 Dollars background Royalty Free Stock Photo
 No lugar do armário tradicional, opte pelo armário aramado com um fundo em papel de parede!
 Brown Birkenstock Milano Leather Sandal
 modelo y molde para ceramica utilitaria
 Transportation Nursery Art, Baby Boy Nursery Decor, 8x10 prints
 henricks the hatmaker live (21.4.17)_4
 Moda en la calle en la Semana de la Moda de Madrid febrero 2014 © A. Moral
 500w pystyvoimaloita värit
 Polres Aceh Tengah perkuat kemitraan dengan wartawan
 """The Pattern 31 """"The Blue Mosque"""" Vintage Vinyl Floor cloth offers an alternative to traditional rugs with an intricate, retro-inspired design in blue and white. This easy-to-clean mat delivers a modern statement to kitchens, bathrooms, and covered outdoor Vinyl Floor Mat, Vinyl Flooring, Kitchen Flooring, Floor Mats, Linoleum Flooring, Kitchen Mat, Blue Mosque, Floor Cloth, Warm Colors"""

□ □ □ □ □ □ □

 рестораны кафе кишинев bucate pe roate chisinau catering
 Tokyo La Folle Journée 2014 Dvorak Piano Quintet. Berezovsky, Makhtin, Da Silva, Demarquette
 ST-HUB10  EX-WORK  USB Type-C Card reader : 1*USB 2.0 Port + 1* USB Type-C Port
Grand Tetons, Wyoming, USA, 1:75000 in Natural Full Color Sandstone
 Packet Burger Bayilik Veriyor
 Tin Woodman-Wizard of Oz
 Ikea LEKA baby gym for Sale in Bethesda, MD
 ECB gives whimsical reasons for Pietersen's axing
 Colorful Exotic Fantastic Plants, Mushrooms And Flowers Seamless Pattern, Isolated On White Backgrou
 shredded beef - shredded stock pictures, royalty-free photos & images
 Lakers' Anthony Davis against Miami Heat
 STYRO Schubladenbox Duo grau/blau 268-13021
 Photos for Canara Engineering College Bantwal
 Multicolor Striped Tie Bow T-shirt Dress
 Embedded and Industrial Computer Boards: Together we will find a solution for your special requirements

□ □ □ □ □ □ □

Once the lines of the entries containing the word "Pattern" have been counted, report the number alone.

● ANSWER TO THIS PROBLEM: 2